Raiva e desespero no Haiti: a saúde das pessoas em meio à crise crescente

Longe das câmeras, o Haiti enfrenta uma grande crise com o aumento da violência movida por fatores socioeconômicos

Raiva e desespero no Haiti: a saúde das pessoas em meio à crise crescente

Há meses os haitianos veem um declínio constante em seu poder aquisitivo à medida que a moeda nacional se desvaloriza e os preços dos combustíveis aumentam, em um cenário de impasses e escândalos políticos aparentemente intermináveis.

Um surto de violência
O último ano assistiu a um aumento de manifestações em grande escala e por vezes violentas, juntamente com um aumento acentuado da violência armada. Nos primeiros três meses de 2019, MSF tratou 237 pacientes por ferimentos a bala em seu centro de emergência na favela de Martissant, em Porto Príncipe – quase o dobro do que no mesmo período do ano passado.

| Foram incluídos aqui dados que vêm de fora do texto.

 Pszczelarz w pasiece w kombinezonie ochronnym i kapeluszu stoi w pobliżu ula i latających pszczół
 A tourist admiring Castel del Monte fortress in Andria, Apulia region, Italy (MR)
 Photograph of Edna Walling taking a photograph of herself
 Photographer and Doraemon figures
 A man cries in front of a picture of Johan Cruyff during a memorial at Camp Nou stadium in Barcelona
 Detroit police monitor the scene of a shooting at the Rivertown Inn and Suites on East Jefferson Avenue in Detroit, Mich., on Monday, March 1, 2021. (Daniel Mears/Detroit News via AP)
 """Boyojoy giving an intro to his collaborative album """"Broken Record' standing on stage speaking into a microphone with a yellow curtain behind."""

Desde 9 de junho, as tensões aumentaram e houve manifestações e explosões quase diárias de violência em cidades como Porto Príncipe, Les Cayes e Gonaïves. Em apenas duas semanas – 9 a 25 de junho – 49 pacientes com ferimentos a bala chegaram ao centro de MSF em Martissant, nove dos quais tinham ferimentos potencialmente fatais.

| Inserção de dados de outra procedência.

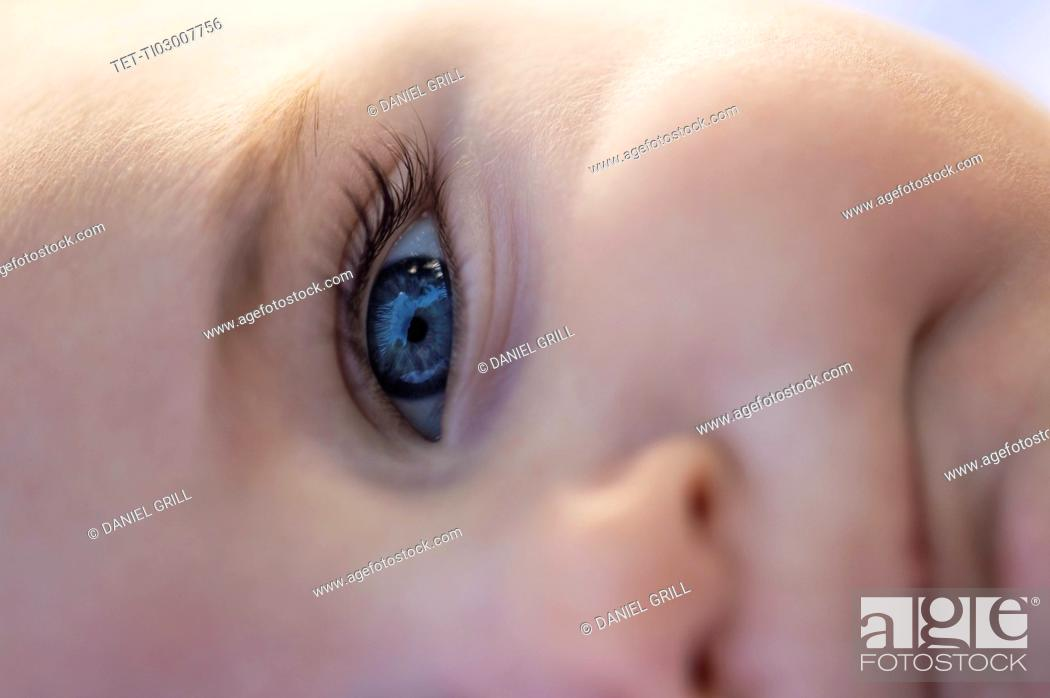 Stock Photo: Close-of baby boy's (6-11 months) blue eye.
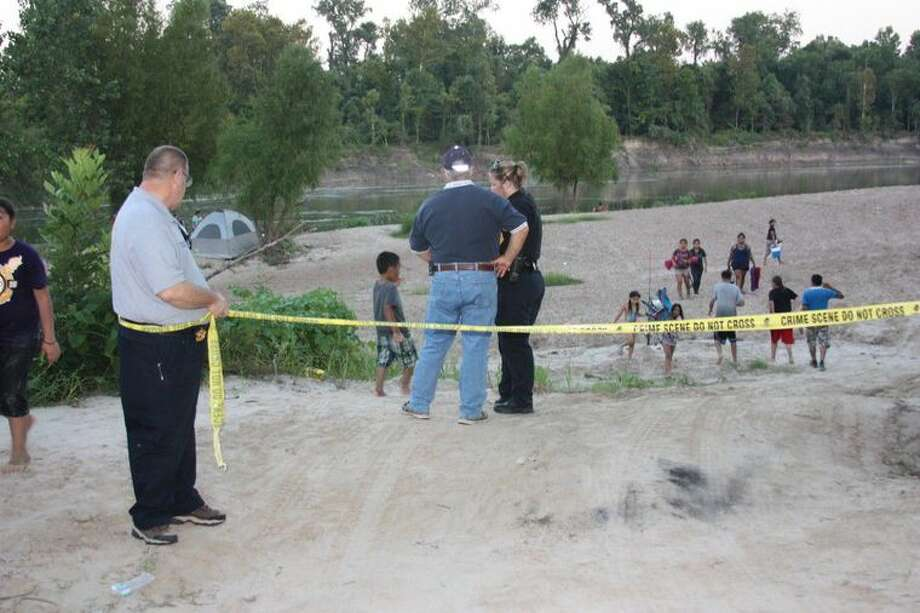 The Liberty County Sheriff's Office set up a makeshift perimeter about a quarter-mile from where a single-propeller plane went down Saturday night in the Trinity River near Moss Hill. Two people on the plane reportedly were killed. - Vanesa Brashier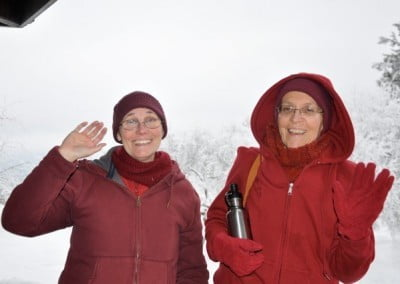 Venerables Chonyi and Semkye wave to the camera on a snowy day as they prepare to go to India.
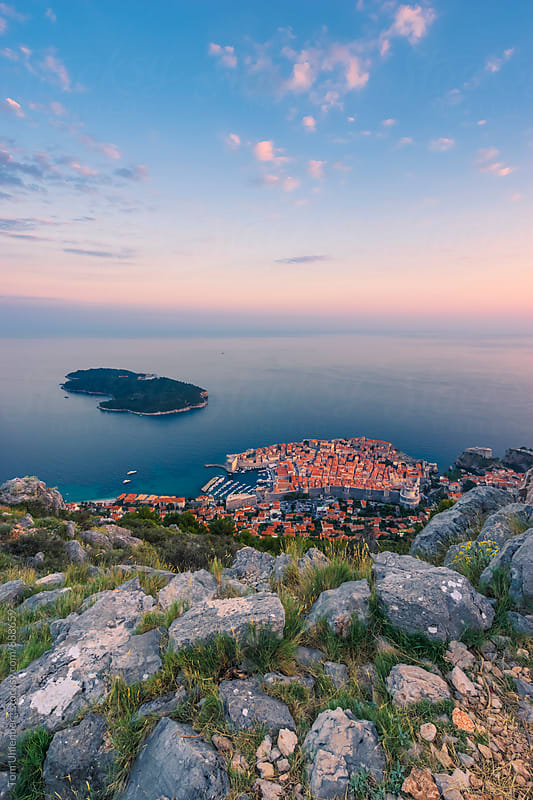 Dubrovnik, Croatia - Elevated View of the Old Town and the Island of Lokrum in Sunset Light by Tom Uhlenberg for Stocksy United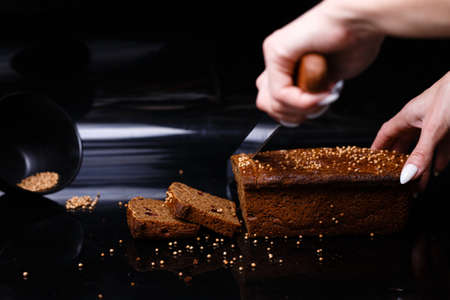 Homemade black bread on a black background. Photo in section.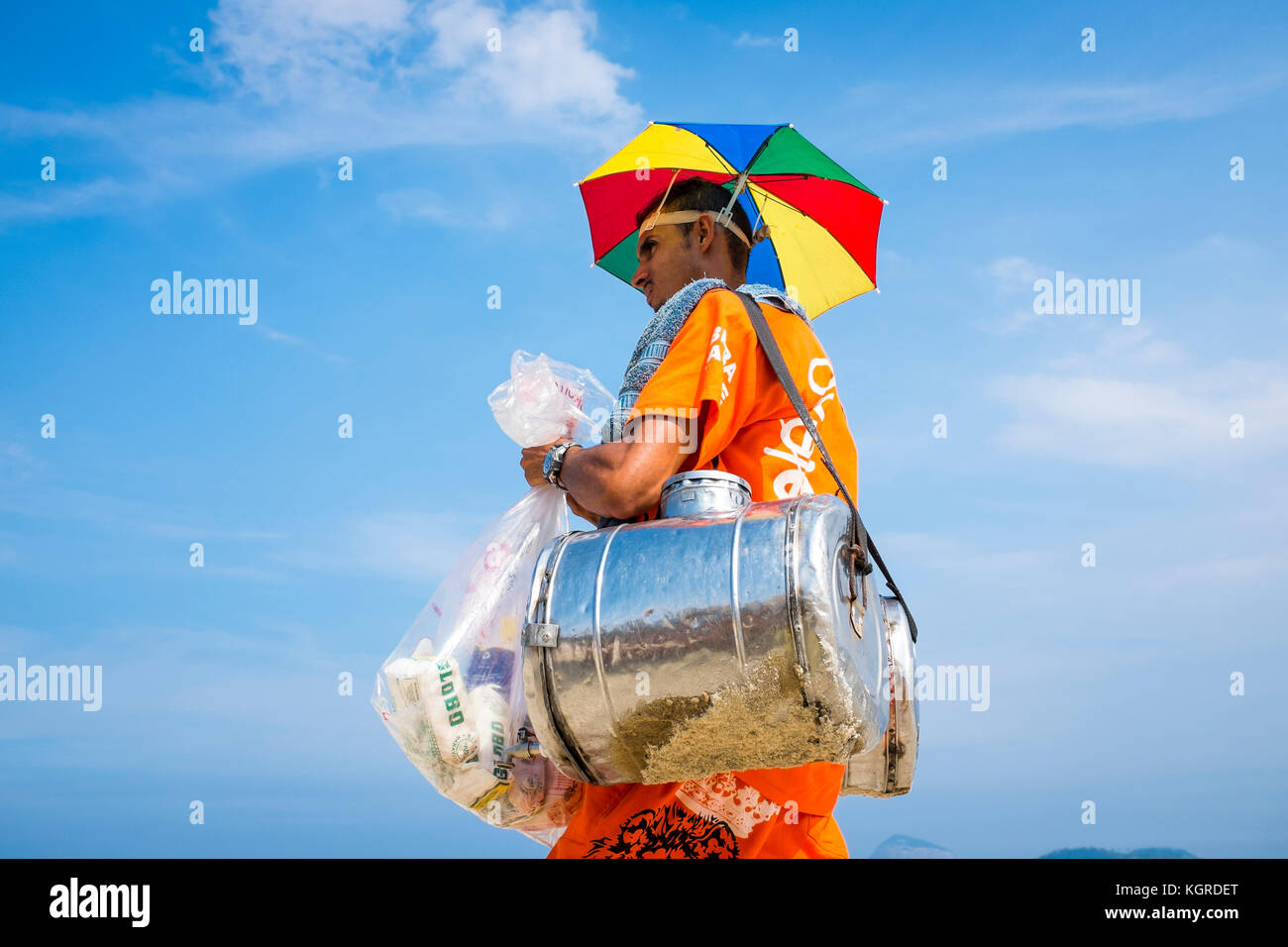 Rio de Janeiro - marzo 30, 2016: brasiliano spiaggia di vendita del fornitore del sud america tè mate passeggiate in uniforme con una pantina parasole hat lungo la spiaggia di Ipanema. Foto Stock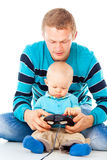 Young father playing with baby Stock Photo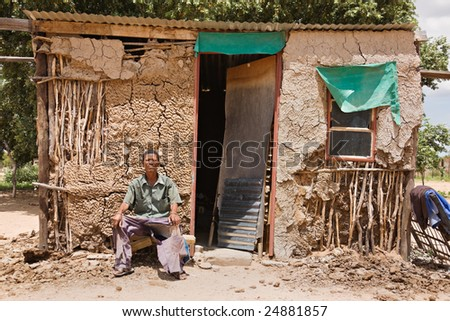 One of the few remaining bushman sitting down in front of his traditional shack, the indigenous people of Kalahari. - stock photo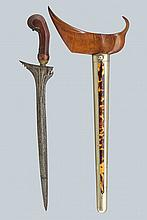 A kris, dating: 19th Century, provenance: Giava, dating: 19th Century, provenance: Giava, Straight, smooth, double-edged blade made of fine pamor, grooved and carved at the base; wooden grip, slightly carved with floral motifs, brass mendak; wooden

“A violência armada e os confrontos de rua estão aumentando”, diz Lindis Hurum, coordenadora-geral de MSF no Haiti. “Barricadas foram montadas nas ruas e nas estradas principais. Raiva, medo e desespero são perceptíveis em todo lugar. As ruas normalmente engarrafadas de Porto Príncipe estão vazias porque as pessoas temem que possa haver uma explosão de violência a qualquer momento. Ninguém se sente seguro, incluindo nossas equipes médicas, que enfrentaram sérios incidentes de segurança nos últimos dias.”

No dia 23 de junho, uma ambulância de MSF transportando uma mulher grávida para o hospital foi detida por um grupo de 20 homens armados em uma barricada. Eles ameaçaram a equipe apontando armas para suas cabeças e os obrigaram a voltar. No mesmo dia, um paciente que deixou o centro de MSF em Martissant foi morto a tiros quando saiu do prédio, bem em frente à entrada principal – um portão de metal que delimita um espaço “sem armas”.

Impacto direto nos cuidados de saúde
O ambiente cada vez mais violento está afetando o trabalho das equipes de MSF, bem como o sistema de saúde pública como um todo. Com financiamentos, pessoal e equipamentos insuficientes, as instalações de saúde pública do Haiti não conseguem lidar com o fluxo atual de pacientes, enquanto as questões de segurança estão restringindo os movimentos dos profissionais médicos e o transporte de equipamentos, sangue e medicamentos.

“A crise atual agravou ainda mais a frágil situação de saúde, potencialmente aumentando a mortalidade”, diz Hurum. “Por um lado, você tem falta de médicos, medicamentos e suprimentos essenciais, como oxigênio e eletricidade, em instalações de saúde pública. Por outro lado, você tem um aumento de pacientes que não podem ir a hospitais privados. Todos os elementos de uma crise estão à vista.”

“É simplesmente insuportável!”
O centro de Martissant de MSF é uma das poucas salas de emergência que funcionam 24 horas por dia, sete dias por semana. O centro de 26 leitos oferece estabilização e cuidados essenciais aos pacientes, gratuitamente, antes de transferi-los para unidades de saúde maiores com capacidade cirúrgica avançada.

“Trabalhamos dia e noite para salvar vidas em um contexto muito estressante”, diz Samira Loulidi, coordenadora do centro de MSF em Martissant. “Quando os pacientes chegam, nós os estabilizamos e lhes damos primeiros socorros, mas não somos um hospital e precisamos de um sistema de encaminhamento que funcione para garantir um atendimento médico mais avançado para pacientes politraumatizados.”

Samira continua. “Hoje, tivemos que tentar a sorte em dois ou três hospitais, e às vezes mais, antes de encontrar uma solução para um paciente – às vezes sem sucesso. Há sempre algo faltando, sejam profissionais médicos, sangue ou medicamentos. Em circunstâncias como essas, como você pode garantir a continuidade de cuidados vitais? É simplesmente insuportável!”

Nestas circunstâncias desafiadoras, MSF faz tudo ao seu alcance para responder às necessidades atuais e futuras de saúde no Haiti, à medida que as pessoas lutam para lidar com tensões sociais, violência e o acesso limitado a cuidados médicos.